Henry Blodget — Sorry, but it's not a 'law of capitalism' that you pay people as little as possible — it's an excuse

It is not a law that they pay their employees as little as possible. 
It's a choice.
It's a choice made by senior managers and owners who want to keep the highest possible percentage of a company's wealth for themselves.
It's a choice that reveals that, regardless of what they say about how much they value their employees, regardless of what euphemism they use to describe their employees ("associate," "partner," "representative," "team-member"), they, in fact, don't really care.
These senior managers and owners, after all, are taking home record profits and earnings while choosing to pay their employees so little in many cases that the employees have to live in poverty.
It is no mystery why America's senior managers and owners describe the decision to pay employees as little as possible as a "law of capitalism." Because this masks the fact that they are making a selfish choice.
But that's exactly what they're doing.
If we want to get our economy humming again, we need to remember that the economy is an ecosystem and that healthy ecosystems are balanced. We need to encourage our companies to maximize value, not profit. And we need to encourage great companies and managers to serve three important constituencies — customers, owners, and employees — instead of just one.
Sorry, but you are wrong about this. Capitalism is based on competition and the way that competition works is that efficiency prevails.
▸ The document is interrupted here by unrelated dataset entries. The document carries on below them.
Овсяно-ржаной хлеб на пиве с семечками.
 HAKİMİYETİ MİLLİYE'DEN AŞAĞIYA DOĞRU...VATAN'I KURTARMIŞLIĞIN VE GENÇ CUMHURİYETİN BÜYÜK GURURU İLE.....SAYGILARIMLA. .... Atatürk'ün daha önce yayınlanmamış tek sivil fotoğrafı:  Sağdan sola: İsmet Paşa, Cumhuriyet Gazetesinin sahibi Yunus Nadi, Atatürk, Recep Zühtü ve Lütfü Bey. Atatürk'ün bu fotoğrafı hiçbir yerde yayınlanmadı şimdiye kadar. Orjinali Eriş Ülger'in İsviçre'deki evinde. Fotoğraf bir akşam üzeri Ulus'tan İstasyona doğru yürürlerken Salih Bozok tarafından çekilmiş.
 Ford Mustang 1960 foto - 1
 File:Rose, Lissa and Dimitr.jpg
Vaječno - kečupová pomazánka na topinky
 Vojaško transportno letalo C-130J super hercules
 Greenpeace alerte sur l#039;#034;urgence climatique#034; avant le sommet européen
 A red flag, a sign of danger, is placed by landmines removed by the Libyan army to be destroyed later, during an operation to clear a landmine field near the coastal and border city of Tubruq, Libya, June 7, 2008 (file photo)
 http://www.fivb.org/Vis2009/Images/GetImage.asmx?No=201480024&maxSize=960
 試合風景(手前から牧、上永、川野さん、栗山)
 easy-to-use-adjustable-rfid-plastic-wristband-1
The only way to correct excessive efficiency that harms effectiveness is through public action that forces all firms to observe certain standards. It's what commercial law is about for instance. Some Libertarians that laws are unnecessary unless aggression against person or property is involved, arguing that the market is the ultimate corrective. That's just nonsense, as everyone with any experience knows. Markets don't automatically correct.

Competition based on efficiency results in a race to the bottom. This is supposedly beneficial economically in that everyone gets the lowest price and firms eventually compete profit away. There is no evidence for that being true in a modern monetary economy.

Evidence shows that firms will cut the wage bill as much as possible to compete against other firms. It's not a matter of sharing profit or anything of that sort. The market works to ensure that all firms act efficiently and those that don't eventually fail.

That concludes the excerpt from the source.